I recently discovered Jodi Lorimer, labyrinth researcher and author.  Her book  “Dancing on the Edge of Death” is on order now but may take some time to arrive from the US of A.  Meantime I listened to the two radio interviews posted on her website.  Fascinating stuff.  Soon I was exploring pre historic cave systems, bull worship, recumbent stone circles in Aberdeenshire, the Minoan and Greek cultures and the work of M C Escher.  All this is clearly just a taste of what is to come.
I had thought of a journey into the unknown.  The caves were literally a journey into darkness.  There could be bears in there or sabre toothed tigers.  Why did the cave painters favour bulls, or were they bison or aurocks?
I had thought of dead ends, return points, circling around the centre, like a planet round a star.  The planet doesn’t hold a straight course when seen from an earth based perspective.  It strides forward but then recoils as if drawing breath before the next push.  Do we also alternate, working and resting, striving then pausing for food, alone and then in company; our lives a rhythmic Celtic pattern rather than a straight line graph.
Lorimer reckons the labyrinth must image something deep in our psyche to have such an enduring relevance.  The image is adaptable to our needs and time – once a place of shamanic power, then a crafted prison, then the pathway of planets, an image of cosmology, then a ritual for sailors or a spring fertility path, more recently a path of meditation.
It seems to be a pathway of both life and death.  Like a whirlpool, I feel drawn in.

Life past the peak?

Peak in relation to oil and Transition Towns has to do with the rate of flow.  As Dr Mandy Meikle told us, being told we have a million pounds makes us feel rich.  If we can only spend £10 a day we feel poor!

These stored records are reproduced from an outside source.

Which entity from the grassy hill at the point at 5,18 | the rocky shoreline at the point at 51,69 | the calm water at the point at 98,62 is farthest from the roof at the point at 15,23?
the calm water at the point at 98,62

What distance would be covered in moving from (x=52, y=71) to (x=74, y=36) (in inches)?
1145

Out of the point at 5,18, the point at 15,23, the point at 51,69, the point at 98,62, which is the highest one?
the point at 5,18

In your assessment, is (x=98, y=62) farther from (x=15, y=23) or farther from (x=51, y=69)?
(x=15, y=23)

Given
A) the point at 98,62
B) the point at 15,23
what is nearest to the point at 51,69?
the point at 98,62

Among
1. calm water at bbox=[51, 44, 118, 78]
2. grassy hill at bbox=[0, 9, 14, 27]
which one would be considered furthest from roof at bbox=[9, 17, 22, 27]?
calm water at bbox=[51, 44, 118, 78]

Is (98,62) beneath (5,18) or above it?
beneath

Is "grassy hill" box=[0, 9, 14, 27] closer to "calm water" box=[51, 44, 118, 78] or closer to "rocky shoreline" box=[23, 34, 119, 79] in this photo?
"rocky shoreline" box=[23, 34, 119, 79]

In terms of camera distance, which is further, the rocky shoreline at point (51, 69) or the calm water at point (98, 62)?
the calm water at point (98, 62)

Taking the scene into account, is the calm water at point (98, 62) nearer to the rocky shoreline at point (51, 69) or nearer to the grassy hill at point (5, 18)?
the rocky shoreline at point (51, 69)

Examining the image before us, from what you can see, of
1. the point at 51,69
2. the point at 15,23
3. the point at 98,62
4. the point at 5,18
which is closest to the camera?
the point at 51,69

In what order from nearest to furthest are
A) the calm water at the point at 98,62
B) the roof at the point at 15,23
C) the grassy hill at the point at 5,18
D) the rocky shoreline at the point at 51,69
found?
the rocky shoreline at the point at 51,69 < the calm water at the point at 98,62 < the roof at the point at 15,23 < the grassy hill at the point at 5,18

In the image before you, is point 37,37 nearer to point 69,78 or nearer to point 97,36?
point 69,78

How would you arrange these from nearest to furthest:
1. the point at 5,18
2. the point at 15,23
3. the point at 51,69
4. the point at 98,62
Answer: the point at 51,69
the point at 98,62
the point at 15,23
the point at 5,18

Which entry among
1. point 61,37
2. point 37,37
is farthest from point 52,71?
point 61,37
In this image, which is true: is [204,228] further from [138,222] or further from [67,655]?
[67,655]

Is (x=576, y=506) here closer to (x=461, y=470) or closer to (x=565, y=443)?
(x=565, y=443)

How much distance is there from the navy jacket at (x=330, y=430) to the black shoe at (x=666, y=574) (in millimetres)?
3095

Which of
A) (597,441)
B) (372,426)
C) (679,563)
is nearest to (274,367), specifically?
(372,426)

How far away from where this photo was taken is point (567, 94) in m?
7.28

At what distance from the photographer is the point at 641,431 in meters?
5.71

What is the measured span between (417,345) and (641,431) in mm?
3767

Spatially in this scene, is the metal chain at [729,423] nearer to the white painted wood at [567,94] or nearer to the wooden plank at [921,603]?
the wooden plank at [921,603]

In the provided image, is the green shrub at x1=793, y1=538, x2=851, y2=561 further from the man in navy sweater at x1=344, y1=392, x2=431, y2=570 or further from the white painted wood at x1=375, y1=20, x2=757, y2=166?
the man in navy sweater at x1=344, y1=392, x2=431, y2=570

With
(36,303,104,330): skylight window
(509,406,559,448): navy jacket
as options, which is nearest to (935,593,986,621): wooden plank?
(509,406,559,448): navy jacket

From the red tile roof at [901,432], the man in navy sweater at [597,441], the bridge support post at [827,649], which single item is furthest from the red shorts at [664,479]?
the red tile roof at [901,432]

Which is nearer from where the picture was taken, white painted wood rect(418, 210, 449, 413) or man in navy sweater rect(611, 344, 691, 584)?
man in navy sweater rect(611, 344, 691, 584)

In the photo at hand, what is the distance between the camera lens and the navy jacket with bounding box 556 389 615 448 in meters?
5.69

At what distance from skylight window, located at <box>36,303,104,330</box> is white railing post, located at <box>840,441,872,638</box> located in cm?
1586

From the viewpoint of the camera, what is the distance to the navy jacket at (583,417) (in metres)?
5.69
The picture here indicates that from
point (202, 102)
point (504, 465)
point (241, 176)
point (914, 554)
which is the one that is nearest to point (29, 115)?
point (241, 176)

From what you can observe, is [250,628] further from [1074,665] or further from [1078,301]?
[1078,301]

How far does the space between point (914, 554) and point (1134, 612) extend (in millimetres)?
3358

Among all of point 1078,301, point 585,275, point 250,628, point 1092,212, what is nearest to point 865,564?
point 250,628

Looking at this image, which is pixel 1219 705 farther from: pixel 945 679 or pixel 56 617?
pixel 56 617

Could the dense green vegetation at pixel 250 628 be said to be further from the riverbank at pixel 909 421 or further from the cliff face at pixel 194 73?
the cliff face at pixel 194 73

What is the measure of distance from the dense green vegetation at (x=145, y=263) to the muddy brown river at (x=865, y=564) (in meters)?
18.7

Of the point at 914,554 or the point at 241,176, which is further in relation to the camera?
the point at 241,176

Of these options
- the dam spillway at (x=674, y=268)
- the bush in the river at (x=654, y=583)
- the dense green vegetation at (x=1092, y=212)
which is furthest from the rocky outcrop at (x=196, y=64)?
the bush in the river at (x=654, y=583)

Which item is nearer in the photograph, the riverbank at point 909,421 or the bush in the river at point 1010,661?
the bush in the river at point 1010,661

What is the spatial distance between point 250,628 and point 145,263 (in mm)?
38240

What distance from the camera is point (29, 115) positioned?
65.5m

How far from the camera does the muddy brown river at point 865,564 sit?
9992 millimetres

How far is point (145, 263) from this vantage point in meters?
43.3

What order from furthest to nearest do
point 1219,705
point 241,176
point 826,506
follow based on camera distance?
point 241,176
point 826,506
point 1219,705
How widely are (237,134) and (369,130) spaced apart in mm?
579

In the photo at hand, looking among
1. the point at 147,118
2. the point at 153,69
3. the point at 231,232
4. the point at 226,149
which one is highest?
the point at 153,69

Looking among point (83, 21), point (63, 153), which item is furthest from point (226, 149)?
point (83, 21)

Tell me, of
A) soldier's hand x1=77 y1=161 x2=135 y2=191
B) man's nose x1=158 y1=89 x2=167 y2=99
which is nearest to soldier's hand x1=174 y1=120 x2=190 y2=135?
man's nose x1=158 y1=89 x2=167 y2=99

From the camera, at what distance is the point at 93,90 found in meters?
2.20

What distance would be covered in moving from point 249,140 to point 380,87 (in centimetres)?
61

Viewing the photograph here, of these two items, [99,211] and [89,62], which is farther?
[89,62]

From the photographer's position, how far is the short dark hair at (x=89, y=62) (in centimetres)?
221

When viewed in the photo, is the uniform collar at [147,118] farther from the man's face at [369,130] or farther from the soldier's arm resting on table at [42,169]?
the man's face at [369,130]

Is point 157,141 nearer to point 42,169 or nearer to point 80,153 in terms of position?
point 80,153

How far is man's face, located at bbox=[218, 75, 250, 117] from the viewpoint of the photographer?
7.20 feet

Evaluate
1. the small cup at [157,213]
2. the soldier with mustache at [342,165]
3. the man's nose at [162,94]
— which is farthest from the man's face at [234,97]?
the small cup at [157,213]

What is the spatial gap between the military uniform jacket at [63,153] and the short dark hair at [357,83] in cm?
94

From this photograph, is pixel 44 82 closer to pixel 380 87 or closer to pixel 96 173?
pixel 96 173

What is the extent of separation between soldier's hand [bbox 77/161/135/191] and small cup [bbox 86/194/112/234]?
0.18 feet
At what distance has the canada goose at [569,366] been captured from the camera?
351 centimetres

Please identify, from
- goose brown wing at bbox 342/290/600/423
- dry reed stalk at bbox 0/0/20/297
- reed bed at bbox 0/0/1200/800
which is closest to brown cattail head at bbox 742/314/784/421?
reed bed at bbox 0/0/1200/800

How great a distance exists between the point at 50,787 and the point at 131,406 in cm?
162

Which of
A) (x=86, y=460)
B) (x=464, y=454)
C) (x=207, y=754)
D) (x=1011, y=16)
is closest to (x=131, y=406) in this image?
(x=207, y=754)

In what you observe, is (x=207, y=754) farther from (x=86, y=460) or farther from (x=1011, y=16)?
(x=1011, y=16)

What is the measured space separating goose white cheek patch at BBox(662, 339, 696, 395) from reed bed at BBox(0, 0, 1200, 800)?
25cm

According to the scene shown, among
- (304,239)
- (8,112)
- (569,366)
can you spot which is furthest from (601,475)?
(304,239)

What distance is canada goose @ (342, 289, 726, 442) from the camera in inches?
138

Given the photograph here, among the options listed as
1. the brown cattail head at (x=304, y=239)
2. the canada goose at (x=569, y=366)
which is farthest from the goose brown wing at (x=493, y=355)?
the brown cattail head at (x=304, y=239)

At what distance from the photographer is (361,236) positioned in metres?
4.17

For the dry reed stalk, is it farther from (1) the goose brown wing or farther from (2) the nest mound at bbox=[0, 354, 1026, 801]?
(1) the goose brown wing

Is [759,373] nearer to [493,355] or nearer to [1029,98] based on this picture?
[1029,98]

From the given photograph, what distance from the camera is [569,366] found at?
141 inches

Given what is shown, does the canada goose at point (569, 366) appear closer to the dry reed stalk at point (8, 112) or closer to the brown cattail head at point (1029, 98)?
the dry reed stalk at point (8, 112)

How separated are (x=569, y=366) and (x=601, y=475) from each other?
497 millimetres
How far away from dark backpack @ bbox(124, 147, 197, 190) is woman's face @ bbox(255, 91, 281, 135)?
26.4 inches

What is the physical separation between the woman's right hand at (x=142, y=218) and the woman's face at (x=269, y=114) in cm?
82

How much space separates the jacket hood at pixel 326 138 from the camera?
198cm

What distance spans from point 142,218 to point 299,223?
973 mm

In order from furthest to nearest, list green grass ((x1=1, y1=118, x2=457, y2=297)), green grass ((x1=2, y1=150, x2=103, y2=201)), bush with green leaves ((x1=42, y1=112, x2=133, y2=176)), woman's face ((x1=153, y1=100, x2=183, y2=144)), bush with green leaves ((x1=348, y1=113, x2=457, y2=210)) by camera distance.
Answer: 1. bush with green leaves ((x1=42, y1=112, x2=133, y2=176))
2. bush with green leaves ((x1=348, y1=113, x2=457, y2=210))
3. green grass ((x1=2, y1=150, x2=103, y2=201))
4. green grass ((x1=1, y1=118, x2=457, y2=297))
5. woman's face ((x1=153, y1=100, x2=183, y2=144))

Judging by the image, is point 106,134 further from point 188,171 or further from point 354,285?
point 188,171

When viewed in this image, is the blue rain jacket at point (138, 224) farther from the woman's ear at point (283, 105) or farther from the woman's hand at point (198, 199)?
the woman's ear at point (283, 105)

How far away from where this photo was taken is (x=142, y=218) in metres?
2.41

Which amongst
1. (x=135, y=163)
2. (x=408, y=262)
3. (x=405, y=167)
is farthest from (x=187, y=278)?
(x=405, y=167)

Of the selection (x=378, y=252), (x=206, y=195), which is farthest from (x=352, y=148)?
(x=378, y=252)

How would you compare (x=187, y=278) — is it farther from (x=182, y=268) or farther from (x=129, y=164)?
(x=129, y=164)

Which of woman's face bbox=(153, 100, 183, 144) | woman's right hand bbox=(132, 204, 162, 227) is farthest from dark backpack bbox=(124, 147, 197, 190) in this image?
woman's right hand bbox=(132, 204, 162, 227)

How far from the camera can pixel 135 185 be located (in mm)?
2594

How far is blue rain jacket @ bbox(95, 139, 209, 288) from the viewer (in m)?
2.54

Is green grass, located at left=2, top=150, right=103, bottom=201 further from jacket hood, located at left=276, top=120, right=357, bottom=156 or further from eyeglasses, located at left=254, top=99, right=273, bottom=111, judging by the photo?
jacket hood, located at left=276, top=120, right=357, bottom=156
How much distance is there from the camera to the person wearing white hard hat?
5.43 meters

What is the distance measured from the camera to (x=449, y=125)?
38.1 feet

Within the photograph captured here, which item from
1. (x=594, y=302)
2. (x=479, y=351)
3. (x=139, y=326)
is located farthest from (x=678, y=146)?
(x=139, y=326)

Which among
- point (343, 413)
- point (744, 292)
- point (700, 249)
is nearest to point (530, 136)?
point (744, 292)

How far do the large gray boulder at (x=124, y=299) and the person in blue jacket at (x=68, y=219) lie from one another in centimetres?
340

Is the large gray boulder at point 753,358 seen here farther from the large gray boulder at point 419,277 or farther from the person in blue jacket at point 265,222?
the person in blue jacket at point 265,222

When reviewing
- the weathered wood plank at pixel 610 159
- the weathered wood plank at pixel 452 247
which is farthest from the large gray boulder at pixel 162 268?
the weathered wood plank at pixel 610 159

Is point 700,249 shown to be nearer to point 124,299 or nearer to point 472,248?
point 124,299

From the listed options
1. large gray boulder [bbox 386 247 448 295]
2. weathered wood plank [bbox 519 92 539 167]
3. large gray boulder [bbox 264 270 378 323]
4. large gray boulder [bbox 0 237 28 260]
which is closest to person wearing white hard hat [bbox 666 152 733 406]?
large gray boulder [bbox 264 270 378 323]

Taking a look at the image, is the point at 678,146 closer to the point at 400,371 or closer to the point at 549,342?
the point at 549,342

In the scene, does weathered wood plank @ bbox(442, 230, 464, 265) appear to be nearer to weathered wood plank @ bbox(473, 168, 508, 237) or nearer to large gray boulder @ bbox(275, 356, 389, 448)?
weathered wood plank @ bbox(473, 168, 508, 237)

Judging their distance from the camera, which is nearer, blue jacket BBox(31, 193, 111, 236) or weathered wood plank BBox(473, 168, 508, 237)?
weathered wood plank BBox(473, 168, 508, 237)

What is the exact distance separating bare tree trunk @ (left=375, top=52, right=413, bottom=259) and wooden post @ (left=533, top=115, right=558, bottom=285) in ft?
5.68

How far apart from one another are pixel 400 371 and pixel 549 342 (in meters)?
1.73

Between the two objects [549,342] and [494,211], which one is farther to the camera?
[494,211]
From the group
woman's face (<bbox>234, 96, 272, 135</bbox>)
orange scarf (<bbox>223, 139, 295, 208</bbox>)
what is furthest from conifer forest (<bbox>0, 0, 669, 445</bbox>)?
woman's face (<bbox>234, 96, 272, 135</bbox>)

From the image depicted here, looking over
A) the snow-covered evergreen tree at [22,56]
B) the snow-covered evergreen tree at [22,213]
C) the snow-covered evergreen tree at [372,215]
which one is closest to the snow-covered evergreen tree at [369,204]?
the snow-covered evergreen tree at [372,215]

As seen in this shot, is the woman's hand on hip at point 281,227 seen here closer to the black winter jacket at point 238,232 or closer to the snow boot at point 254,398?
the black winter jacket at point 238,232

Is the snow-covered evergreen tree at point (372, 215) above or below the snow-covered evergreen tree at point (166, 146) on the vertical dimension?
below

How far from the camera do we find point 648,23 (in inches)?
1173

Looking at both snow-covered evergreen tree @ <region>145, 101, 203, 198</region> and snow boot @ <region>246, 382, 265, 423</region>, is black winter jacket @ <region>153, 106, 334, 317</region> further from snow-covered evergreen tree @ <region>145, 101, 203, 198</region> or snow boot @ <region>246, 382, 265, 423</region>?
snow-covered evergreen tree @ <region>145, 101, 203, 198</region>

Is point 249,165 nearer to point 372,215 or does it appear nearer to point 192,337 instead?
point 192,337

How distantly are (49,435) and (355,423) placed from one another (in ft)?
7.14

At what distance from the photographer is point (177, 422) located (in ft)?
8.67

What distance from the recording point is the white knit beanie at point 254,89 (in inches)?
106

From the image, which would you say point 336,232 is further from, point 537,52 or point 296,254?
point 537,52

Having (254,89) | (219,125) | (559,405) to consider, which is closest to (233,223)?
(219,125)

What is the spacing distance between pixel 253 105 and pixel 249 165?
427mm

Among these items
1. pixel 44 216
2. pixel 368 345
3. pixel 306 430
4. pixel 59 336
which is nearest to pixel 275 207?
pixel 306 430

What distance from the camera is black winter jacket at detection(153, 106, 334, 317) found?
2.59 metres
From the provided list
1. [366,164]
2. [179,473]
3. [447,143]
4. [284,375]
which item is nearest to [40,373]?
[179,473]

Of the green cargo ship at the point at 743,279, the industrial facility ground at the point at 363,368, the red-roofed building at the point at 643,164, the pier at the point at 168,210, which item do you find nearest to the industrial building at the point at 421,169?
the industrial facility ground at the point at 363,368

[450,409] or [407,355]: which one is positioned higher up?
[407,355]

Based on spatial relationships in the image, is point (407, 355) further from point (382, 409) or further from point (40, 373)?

Peak in this sense applies to lots of things that we use regularly.  It applies to oil and gas; it applies to minerals; it applies to food and water.  Whatever we want on a regular basis has to be supplied at a rate that meets our needs, for us to feel satisfied.

Once we pass the peak production of any of these things, some people will start to lose out.  Indeed many people lose out already.  We appear to get by with ignoring this because, in practice, we deem these people politically unimportant.  (A moral scandal!)

The peak of oil and gas will pass; probably has passed.  In this new world we will need to count our wealth in different ways as we start to lose out on the things that oil and gas does for us.  Will we count it in:

  • Beauty
  • Friends
  • Supporters and carers
  • Our ability to demonstrate our skill and apply it for service
  • Honouring our truth
  • Trust
  • Respect
  • Joy
  • Laughter
  • Inspiration
  • Self expression
  • Having a voice
  • Listening
  • Capacity for extension in skills, learning and courage???
  • How do the Buddhists count happiness in Bhutan?